## Task instructions
Copy out exactly each line from the line with "How much space" through the last line of the material below.

(Lines of data)
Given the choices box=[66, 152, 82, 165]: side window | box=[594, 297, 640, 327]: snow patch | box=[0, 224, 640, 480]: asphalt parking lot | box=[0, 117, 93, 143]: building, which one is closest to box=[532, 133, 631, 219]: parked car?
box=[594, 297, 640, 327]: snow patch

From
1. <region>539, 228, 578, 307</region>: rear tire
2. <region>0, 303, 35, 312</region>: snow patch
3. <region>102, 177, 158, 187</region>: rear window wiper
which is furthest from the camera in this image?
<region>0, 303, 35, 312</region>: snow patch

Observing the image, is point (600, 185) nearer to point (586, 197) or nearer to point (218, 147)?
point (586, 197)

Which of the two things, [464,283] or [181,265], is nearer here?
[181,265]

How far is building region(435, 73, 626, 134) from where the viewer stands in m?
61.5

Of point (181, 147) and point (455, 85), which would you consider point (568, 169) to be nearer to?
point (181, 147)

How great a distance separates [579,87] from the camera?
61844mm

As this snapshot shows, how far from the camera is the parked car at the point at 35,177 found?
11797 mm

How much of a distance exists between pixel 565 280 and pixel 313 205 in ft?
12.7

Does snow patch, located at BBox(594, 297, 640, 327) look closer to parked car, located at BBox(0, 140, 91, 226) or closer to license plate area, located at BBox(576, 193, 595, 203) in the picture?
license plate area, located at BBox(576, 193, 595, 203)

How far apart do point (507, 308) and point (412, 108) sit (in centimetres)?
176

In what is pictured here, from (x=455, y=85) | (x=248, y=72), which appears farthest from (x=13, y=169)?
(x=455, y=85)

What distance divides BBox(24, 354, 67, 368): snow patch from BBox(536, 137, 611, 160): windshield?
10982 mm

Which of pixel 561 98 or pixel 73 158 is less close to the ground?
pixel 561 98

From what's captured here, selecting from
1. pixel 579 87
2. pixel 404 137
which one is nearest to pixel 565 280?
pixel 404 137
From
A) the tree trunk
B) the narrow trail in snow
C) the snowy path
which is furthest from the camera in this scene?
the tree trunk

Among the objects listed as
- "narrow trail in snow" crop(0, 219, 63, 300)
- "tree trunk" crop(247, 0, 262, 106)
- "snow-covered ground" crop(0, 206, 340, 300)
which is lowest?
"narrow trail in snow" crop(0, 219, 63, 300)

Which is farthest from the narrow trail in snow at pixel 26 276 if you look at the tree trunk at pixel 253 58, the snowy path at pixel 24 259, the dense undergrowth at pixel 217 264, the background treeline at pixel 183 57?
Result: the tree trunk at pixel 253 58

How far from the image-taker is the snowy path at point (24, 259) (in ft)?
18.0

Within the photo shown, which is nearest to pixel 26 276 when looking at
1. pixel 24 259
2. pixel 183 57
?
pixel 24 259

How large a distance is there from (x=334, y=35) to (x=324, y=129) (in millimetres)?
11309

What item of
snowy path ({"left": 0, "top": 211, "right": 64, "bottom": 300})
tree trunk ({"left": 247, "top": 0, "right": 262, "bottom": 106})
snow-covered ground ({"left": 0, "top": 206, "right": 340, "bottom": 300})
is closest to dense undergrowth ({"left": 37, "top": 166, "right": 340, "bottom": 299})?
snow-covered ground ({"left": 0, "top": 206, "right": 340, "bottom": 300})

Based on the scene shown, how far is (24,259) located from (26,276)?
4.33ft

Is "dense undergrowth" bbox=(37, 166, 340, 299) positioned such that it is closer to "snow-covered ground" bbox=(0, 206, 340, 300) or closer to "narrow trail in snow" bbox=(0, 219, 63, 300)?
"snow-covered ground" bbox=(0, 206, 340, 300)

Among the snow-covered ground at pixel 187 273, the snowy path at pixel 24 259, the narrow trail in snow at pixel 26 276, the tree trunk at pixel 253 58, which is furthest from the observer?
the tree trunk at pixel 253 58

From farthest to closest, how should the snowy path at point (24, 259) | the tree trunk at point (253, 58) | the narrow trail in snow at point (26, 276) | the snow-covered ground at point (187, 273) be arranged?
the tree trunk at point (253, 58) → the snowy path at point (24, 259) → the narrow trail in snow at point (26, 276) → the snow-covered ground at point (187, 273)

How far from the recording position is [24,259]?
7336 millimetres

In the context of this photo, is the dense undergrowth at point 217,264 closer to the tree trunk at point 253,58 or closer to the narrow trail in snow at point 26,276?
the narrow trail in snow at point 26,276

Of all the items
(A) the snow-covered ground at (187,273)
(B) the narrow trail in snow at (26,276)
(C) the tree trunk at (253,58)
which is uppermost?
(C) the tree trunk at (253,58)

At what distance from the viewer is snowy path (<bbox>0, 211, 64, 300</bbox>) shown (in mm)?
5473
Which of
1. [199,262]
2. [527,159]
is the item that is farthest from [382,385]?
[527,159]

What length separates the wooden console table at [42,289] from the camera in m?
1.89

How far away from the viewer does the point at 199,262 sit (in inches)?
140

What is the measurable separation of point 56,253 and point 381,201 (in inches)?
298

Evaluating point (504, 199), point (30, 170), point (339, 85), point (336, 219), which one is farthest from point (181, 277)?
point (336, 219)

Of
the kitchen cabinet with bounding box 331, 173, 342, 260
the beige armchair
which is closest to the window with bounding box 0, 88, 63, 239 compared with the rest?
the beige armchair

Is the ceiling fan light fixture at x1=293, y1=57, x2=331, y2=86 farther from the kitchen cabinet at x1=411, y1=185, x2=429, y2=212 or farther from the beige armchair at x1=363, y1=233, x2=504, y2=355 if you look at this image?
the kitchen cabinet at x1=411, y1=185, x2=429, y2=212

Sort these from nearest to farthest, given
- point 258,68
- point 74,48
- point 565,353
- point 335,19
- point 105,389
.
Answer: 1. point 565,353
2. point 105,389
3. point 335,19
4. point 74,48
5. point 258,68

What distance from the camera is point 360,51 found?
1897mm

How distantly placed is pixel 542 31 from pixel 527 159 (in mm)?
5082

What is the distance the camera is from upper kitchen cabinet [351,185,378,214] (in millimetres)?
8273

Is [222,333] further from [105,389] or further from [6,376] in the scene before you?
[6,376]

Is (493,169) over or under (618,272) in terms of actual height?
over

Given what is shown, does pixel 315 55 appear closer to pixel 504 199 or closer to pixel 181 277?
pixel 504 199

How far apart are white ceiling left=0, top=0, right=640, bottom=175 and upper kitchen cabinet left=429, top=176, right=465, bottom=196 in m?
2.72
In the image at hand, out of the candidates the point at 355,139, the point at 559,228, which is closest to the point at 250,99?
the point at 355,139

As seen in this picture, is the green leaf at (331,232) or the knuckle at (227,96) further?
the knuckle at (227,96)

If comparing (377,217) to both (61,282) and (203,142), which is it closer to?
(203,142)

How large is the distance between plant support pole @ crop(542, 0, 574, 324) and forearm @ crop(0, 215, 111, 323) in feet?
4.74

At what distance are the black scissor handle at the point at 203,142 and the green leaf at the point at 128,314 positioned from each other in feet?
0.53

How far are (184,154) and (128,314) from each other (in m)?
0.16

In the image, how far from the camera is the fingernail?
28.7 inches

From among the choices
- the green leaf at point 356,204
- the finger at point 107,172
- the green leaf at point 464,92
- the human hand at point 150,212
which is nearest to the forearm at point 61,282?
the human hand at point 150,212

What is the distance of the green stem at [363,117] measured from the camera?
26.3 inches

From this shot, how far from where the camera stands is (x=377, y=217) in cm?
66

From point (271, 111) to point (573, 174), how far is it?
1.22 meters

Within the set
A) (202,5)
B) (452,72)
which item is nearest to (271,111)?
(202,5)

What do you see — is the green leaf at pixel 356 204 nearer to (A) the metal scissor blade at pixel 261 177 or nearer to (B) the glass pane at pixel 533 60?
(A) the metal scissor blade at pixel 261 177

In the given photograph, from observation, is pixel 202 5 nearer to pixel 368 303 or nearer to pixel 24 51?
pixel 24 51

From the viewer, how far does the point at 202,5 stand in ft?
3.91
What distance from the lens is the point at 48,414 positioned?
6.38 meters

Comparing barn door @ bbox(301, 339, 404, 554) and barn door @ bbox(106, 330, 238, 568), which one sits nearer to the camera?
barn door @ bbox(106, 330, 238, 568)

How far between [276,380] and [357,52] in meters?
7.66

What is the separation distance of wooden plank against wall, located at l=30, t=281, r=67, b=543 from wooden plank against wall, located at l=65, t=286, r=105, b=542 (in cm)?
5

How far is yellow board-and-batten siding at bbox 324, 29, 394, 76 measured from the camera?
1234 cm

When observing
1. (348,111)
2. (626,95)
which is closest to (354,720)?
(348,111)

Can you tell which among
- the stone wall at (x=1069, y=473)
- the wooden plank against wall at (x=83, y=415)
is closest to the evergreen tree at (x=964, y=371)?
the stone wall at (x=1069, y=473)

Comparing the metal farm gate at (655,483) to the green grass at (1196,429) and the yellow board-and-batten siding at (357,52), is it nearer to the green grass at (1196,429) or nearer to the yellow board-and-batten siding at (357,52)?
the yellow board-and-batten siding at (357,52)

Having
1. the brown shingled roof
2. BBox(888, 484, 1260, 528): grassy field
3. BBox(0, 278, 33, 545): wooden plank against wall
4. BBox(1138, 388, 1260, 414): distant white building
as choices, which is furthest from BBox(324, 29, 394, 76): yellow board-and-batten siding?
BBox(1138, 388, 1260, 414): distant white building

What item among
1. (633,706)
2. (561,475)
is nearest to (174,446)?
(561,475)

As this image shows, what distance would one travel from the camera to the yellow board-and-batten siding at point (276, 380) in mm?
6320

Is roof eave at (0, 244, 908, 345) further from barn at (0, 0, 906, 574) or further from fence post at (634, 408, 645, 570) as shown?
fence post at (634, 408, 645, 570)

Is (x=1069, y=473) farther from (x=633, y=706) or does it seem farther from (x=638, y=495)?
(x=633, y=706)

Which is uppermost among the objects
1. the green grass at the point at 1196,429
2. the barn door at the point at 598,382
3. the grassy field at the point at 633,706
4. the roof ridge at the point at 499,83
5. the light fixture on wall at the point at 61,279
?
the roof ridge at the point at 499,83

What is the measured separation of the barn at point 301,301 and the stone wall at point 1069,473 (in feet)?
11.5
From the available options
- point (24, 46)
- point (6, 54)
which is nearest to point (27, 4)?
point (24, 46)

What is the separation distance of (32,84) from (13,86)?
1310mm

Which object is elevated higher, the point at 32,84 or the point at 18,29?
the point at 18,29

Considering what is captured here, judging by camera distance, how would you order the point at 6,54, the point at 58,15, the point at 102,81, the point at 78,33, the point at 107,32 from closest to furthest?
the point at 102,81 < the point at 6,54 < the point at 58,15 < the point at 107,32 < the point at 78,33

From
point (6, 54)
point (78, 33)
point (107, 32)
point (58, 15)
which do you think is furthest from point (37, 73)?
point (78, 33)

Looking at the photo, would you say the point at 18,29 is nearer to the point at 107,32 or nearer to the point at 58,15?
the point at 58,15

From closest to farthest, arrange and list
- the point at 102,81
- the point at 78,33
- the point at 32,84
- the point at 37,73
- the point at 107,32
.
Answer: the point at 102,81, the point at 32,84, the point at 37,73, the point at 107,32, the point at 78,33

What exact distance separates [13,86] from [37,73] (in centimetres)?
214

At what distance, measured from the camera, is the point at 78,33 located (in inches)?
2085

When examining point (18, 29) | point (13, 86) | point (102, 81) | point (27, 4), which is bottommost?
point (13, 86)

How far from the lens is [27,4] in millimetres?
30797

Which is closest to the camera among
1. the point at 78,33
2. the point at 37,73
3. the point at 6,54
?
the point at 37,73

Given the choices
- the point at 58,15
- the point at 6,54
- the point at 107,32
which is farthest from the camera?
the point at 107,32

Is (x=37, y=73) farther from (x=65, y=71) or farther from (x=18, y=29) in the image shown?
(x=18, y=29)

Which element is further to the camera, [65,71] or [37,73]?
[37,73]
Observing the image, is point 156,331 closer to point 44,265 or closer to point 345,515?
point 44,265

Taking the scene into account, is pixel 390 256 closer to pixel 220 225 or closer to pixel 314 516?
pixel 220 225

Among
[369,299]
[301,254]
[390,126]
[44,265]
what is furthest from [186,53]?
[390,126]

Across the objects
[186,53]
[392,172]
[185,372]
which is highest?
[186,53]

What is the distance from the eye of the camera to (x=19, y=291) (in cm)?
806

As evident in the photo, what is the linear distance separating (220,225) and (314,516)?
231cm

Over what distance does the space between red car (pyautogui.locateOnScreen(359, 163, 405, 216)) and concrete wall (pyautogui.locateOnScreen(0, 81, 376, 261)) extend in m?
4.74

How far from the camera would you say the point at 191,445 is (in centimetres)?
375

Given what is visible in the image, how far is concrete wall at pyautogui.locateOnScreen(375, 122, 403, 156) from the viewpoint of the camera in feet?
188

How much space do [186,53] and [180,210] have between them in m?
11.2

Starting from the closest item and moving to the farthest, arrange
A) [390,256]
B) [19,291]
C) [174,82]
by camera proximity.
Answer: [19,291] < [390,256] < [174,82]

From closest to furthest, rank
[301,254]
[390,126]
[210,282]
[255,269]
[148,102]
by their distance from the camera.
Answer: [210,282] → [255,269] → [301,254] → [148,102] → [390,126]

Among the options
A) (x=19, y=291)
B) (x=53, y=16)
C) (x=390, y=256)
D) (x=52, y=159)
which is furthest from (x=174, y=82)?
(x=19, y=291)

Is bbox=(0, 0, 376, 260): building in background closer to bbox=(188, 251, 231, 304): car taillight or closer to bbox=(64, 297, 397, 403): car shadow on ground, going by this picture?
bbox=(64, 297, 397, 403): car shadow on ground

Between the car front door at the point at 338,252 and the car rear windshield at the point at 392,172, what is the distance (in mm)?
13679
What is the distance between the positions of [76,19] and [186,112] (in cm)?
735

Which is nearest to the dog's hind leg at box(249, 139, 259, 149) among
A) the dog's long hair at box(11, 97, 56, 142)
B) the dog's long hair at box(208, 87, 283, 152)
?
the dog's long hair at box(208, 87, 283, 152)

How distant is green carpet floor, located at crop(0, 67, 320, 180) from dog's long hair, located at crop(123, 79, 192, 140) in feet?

## Exercise result
How much space do [186,53] and [180,210] have between them in m?
11.2

Starting from the closest item and moving to the farthest, arrange
A) [390,256]
B) [19,291]
C) [174,82]
by camera proximity.
Answer: [19,291] < [390,256] < [174,82]

From closest to furthest, rank
[301,254]
[390,126]
[210,282]
[255,269]
[148,102]
by their distance from the camera.
Answer: [210,282] → [255,269] → [301,254] → [148,102] → [390,126]

Among the options
A) (x=19, y=291)
B) (x=53, y=16)
C) (x=390, y=256)
D) (x=52, y=159)
which is furthest from (x=174, y=82)?
(x=19, y=291)

Is bbox=(0, 0, 376, 260): building in background closer to bbox=(188, 251, 231, 304): car taillight or closer to bbox=(64, 297, 397, 403): car shadow on ground, going by this picture?
bbox=(64, 297, 397, 403): car shadow on ground

Between the car front door at the point at 338,252 and the car rear windshield at the point at 392,172, what is the distance (in mm)?
13679
What is the distance between the positions of [76,19] and [186,112] (in cm)?
735

Which is nearest to the dog's hind leg at box(249, 139, 259, 149) among
A) the dog's long hair at box(11, 97, 56, 142)
B) the dog's long hair at box(208, 87, 283, 152)
?
the dog's long hair at box(208, 87, 283, 152)

How distant is green carpet floor, located at crop(0, 67, 320, 180) from dog's long hair, located at crop(123, 79, 192, 140) in feet?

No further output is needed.